Hyposalivation

from Wikipedia, the free encyclopedia

Hyposalivation (of gr. Ὑπό , 'and Lat. Saliva , saliva ', also Oligosialie) is referred to in medicine too low salivation. In humans, an amount of saliva of less than 0.1 ml / min, in the stimulated state of less than 0.7 ml / min is considered to be hyposalivation.
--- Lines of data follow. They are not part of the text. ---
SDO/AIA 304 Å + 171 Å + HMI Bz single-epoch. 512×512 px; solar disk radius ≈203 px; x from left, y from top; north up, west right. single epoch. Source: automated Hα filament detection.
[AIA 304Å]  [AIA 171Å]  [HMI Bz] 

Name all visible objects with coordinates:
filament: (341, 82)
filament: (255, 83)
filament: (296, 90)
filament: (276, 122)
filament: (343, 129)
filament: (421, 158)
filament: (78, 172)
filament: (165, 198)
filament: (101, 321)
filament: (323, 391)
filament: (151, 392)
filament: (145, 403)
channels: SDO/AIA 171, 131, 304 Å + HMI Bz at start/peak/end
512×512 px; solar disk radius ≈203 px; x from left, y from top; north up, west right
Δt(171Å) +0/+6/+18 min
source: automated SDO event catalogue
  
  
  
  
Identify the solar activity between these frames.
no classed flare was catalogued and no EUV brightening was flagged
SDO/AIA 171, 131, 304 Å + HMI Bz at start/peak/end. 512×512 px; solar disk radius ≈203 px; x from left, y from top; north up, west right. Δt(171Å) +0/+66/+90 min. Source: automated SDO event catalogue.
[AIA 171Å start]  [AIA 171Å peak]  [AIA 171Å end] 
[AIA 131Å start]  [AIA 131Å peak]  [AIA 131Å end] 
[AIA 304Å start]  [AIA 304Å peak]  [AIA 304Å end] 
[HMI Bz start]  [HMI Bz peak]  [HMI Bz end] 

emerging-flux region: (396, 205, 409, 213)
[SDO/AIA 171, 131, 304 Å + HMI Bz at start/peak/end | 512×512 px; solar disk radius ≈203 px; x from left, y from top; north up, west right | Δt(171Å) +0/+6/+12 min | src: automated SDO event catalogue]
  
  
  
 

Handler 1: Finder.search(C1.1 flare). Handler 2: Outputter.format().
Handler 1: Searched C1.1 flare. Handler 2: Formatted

The result is a dry mouth (xerostomia). The opposite, increased salivation, is called hypersalivation .

Causes can be:

Hyposalivation leads to insufficient moisture in the organs of the oral cavity, insufficient buffering of acids and a reduced amount of antimicrobial proteins. This promotes the development of tartar , tooth decay , ulcers of the oral mucosa and candidiasis and can lead to swallowing disorders .

Determination of the saliva flow rate

The determination of the saliva flow rate (sialometry) is the only objective method for the detection of an existing hyposalivation or xerostomia. The frequent consequence of dry mouth is, in particular, dental caries in the absence of the protective substances accompanying normal salivation. The normal saliva contains a number of antimicrobially active components, including a. Immunoglobulin A ( antibody ), lysozyme ( enzyme ), lactoferrin and histatin ( protein ).

Based on literature data and based on the measurements at the Westphalian Wilhelms University in Münster, the following reference ranges for four different flow rate groups are suggested for adults (18 to 70 years of age):

Resting saliva
Hypersalivation > 1 ml / min
Normal salivation 0.25-1 ml / min
Hyposalivation 0.1-0.25 ml / min
Xerostomia <0.1 ml / min
Stimulated saliva
Hypersalivation > 3.5 ml / min
Normal salivation 1.0-3.5 ml / min
Hyposalivation 0.5-1 ml / min
Xerostomia <0.5 ml / min

Since the stimulated saliva flow rate, in contrast to the resting saliva flow rate, is time-dependent, all sialometric examinations of the stimulated saliva secretion should be based on a stimulation duration or collection duration of two to four minutes for the calculation of the flow rate.

Individual evidence

  1. ^ A b Hendrik Meyer-Lückel, Sebastian Paris, Kim Ekstrand: Caries: Science and Clinical Practice . Georg Thieme Verlag, 2012, ISBN 978-3-13-169321-1 , p. 13.
  2. F. Grünwald, C. Menzel. Radioiodine therapy. In: T. Kuwert, F. Grünwald, U. Haberkorn, T. Krause: Nuclear medicine. Stuttgart, New York 2008, ISBN 978-3-13-118504-4 .
  3. Carol M. Stewart et al .: Diseases of Salivary Glands. In: Textbook of Oral Medicine, Oral Diagnosis and Oral Radiology . Elsevier India, 2012, ISBN 978-81-312-3091-6 , p. 268.
  4. a b ZM Heft 22/2000, Udo Stratmann, Kai Mokrys: Dry mouth
  5. Cancer information on oral and dental care by the dkfz
  6. Patient information from the German Medical Association (PDF; 95 kB)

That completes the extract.